─── Material shown

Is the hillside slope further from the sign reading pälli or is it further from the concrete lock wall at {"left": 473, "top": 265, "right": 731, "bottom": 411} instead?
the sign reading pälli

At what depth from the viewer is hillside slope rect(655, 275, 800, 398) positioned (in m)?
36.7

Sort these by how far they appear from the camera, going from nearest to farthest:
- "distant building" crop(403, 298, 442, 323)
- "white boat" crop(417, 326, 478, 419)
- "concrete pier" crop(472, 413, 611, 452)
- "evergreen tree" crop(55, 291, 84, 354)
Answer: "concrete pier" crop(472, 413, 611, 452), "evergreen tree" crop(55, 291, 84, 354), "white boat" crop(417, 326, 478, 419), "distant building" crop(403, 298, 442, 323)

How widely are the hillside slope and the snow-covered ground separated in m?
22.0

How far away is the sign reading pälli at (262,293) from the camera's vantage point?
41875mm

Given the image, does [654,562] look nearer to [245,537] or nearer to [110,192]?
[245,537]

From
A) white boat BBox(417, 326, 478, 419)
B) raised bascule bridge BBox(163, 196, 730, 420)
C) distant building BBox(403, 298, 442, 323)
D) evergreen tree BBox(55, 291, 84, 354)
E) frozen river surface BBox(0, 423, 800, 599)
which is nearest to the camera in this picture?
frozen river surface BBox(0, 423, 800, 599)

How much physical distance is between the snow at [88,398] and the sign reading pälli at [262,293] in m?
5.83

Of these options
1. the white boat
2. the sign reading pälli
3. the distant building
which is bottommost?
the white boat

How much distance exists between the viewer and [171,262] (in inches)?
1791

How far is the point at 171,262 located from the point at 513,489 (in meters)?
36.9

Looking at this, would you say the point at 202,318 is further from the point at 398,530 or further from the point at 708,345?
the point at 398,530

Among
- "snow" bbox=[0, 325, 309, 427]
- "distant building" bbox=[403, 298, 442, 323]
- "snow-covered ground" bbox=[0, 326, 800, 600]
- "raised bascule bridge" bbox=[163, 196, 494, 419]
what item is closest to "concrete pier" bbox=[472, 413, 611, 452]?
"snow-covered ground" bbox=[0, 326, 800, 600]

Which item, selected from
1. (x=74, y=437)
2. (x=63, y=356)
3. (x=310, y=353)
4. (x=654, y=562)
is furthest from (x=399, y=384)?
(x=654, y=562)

──────

Stated goal
Reproduce every entry above verbatim, preserving each line without alteration.

Exercise answer
Is the hillside slope further from the sign reading pälli or is it further from the concrete lock wall at {"left": 473, "top": 265, "right": 731, "bottom": 411} instead?
the sign reading pälli

At what depth from the viewer is hillside slope rect(655, 275, 800, 398) positioned (in m)?
36.7

Sort these by how far they appear from the camera, going from nearest to farthest:
- "distant building" crop(403, 298, 442, 323)
- "white boat" crop(417, 326, 478, 419)
- "concrete pier" crop(472, 413, 611, 452)
- "evergreen tree" crop(55, 291, 84, 354)
Answer: "concrete pier" crop(472, 413, 611, 452), "evergreen tree" crop(55, 291, 84, 354), "white boat" crop(417, 326, 478, 419), "distant building" crop(403, 298, 442, 323)

How widely are the hillside slope and the snow-covered ground separated in m?
22.0

How far away is the sign reading pälli at (262,293) from the camera's vantage point?
41875mm

Given the image, does [654,562] look nearer to [245,537] or nearer to [110,192]?
[245,537]

From
A) white boat BBox(417, 326, 478, 419)
B) raised bascule bridge BBox(163, 196, 730, 420)
C) distant building BBox(403, 298, 442, 323)
D) evergreen tree BBox(55, 291, 84, 354)
E) frozen river surface BBox(0, 423, 800, 599)
which is nearest to the camera in this picture?
frozen river surface BBox(0, 423, 800, 599)

How much physical distance is between the snow at [88,398] and the sign reading pälli at [262,293] in m?
5.83

Of these options
1. the white boat
2. the sign reading pälli
3. the distant building
which is bottommost?
the white boat

How much distance exists between the viewer and [171,262] (in inches)?
1791

How far is the point at 171,262 located from the point at 513,489 (in meters)?
36.9

Looking at this, would you say the point at 202,318 is further from the point at 398,530 or further from the point at 708,345?
the point at 398,530

Among
- "snow" bbox=[0, 325, 309, 427]
- "distant building" bbox=[403, 298, 442, 323]
- "snow-covered ground" bbox=[0, 326, 800, 600]
- "raised bascule bridge" bbox=[163, 196, 494, 419]
what item is closest to "concrete pier" bbox=[472, 413, 611, 452]?
"snow-covered ground" bbox=[0, 326, 800, 600]

Which item, selected from
1. (x=74, y=437)
2. (x=63, y=356)
3. (x=310, y=353)
4. (x=654, y=562)
is furthest from (x=399, y=384)?
(x=654, y=562)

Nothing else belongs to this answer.